14 Dec 2020

Queenstown operators want exact date for trans-Tasman travel

From Checkpoint, 5:07 pm on 14 December 2020

Queenstown tourist operators need an exact date for quarantine-free travel with Australia so they can ramp back up after cutting staff and services in the wake of Covid-19 and the closed border, a local industry group says.

Prime Minister Jacinda Ardern has announced an agreement with Australia for a travel bubble in the first quarter of next year, assuming there are no material changes in either country's Covid-19 status.

The exact date for rolling out the welcome mat is yet to be decided. Australia's cabinet still needs to sign off on the plan, arrangements are being made to keep arriving Australians separate from other passengers, and airlines need some notice to fire back up grounded planes and furloughed staff.

Craig Douglas from the Queenstown Chamber of Commerce told Checkpoint it is the best news in a long time, but they are going to need more detail. 

Australians' contribution to Queenstown's tourism industry is second only to New Zealanders, he said, and businesses will need perhaps six weeks' notice to prepare for the arrival of Australian visitors.

He said many organisations have reduced staffing and they need time to increase capacity again.

"It the hint of a Christmas present really. There's a lot of water to go under the bridge yet to understand what that actually means for people being able to travel.

"Businesses need more certainty around the timeframes that we're talking about from an announcement to the reality of actually occurring.

"What are the logistics that are going to be required for people to be able to travel? The industry needs time to react and respond.

"Confidence is a difficult thing to have at the moment. We need more certainty around a lot of issues, but this is some of the best news we've had in some time.

"Most of the businesses have responded by downsizing, and there's a lot of capacity missing out of our offer here in Queenstown and across New Zealand's tourism offer generally.

"It doesn't come back overnight. It takes time to recruit staff, takes time to find staff, it's very difficult at times to find the right staff.
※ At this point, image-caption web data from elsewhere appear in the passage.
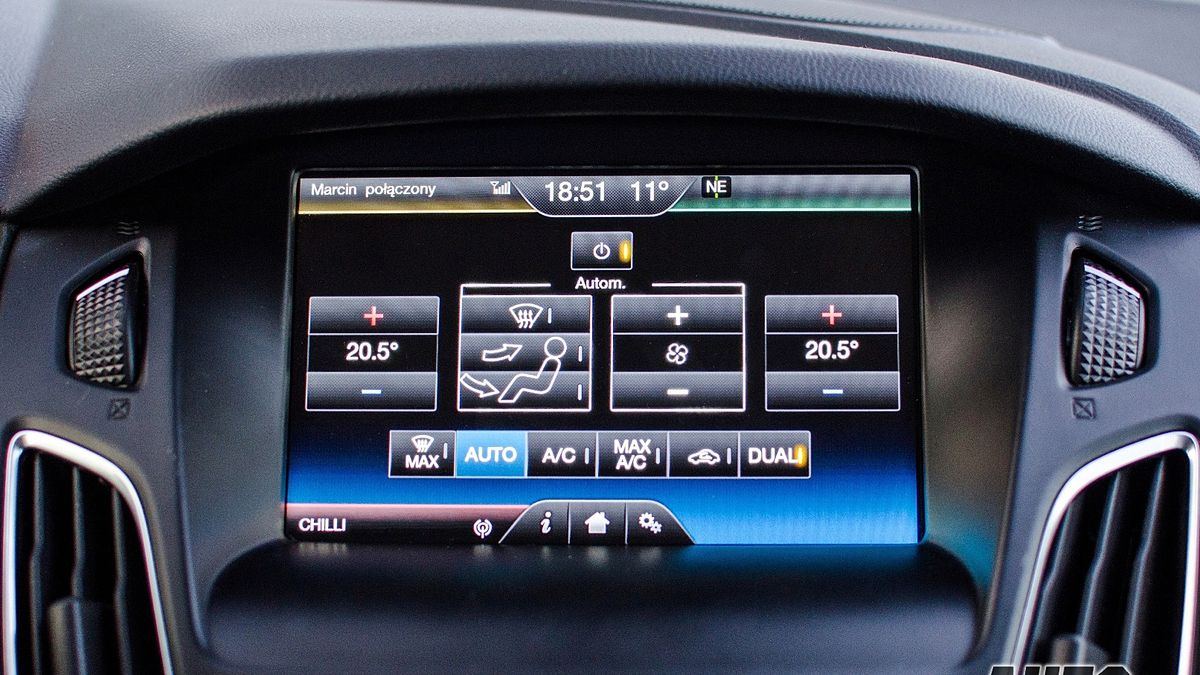 Wyświetlacz z opcjami klimatyzacji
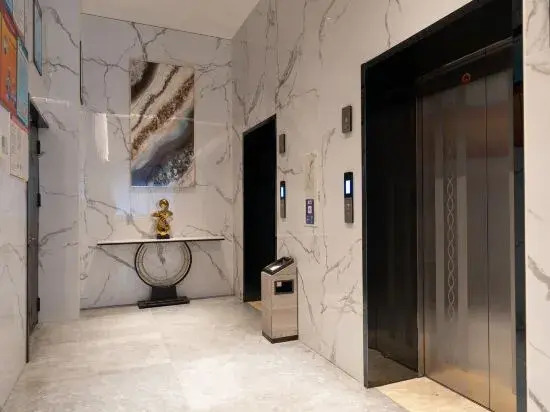 Linhai Huaxuan Hotel (Duqiao Baolong Square Branch)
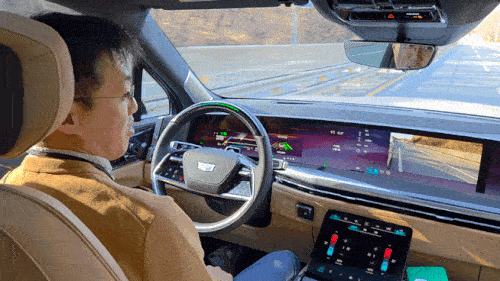 자동 차선 변경 기능으로 차선을 바꾸는 에스컬레이드 IQ(GIF) (출처=연합뉴스)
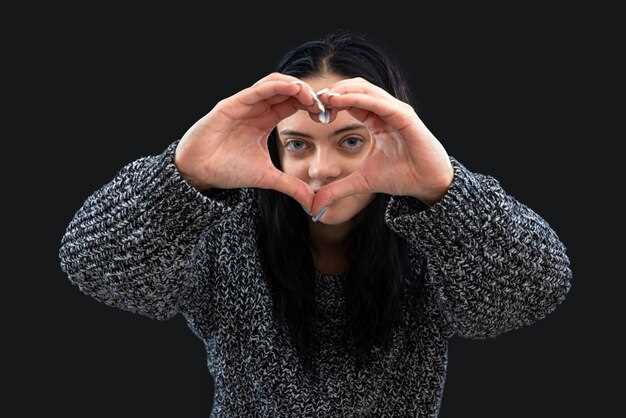 Can You Fall in Love Simply by Holding Eye Contact? Science, Evidence & Tips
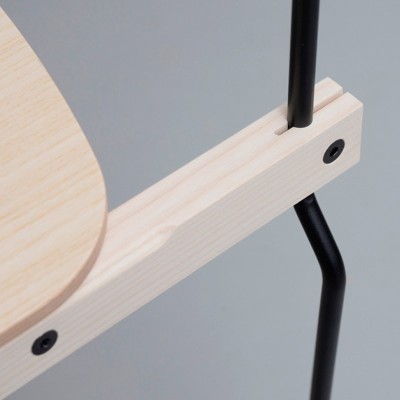 detalle madera silla comedor Bruto Moormann detalle madera silla comedor Bruto Moormann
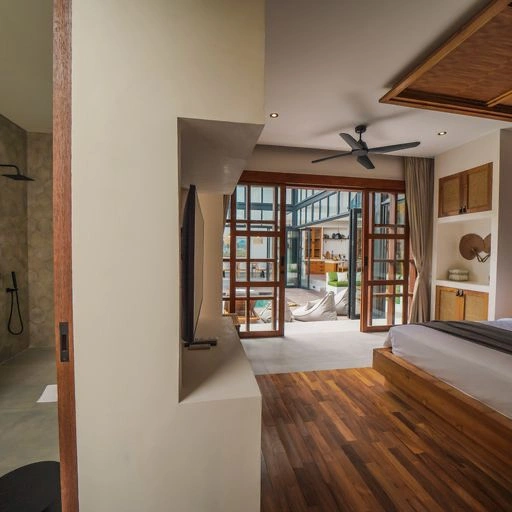 4 Bedrooms Luxury Villa in Cemagi for Lease, 4-bed villa for rent in Seseh – photo 15 of 15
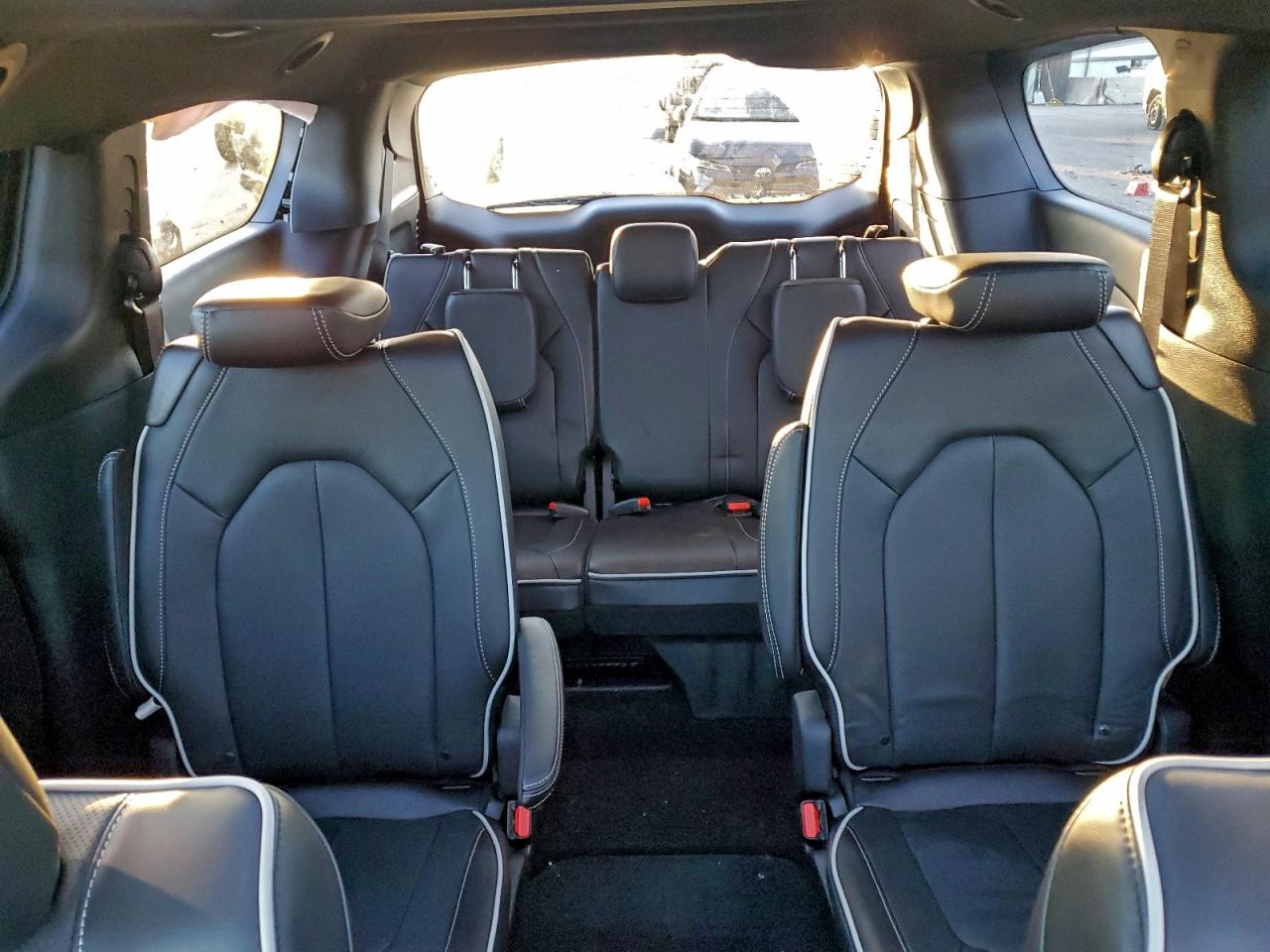 2026 CHRYSLER PACIFICA LIMITED photo 10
Then they've got to be trained, businesses have got to be provisioned."

There are a lot of logistical questions that need answering for trans-Tasman travel and international tourism to operate again in New Zealand, and Douglas said it would be better those questions were answered sooner rather than later.

"Six weeks would probably be a good target to know that you can prepare, organise your business get the appropriate staff employed. That's going to be a challenge because in the tourism industry there's a lot of migrant staff that are no longer here, that form a lot of the resource pool that businesses use to deliver volume. We need some weeks to respond."

Australian Health Minister Greg Hunt said the federal government welcomes a New Zealand travel bubble, calling it the "second half of the equation".

He said it is the first step on a return to international normality, and an agreement would be easy to reach as some Australian states have already welcomed New Zealand travellers.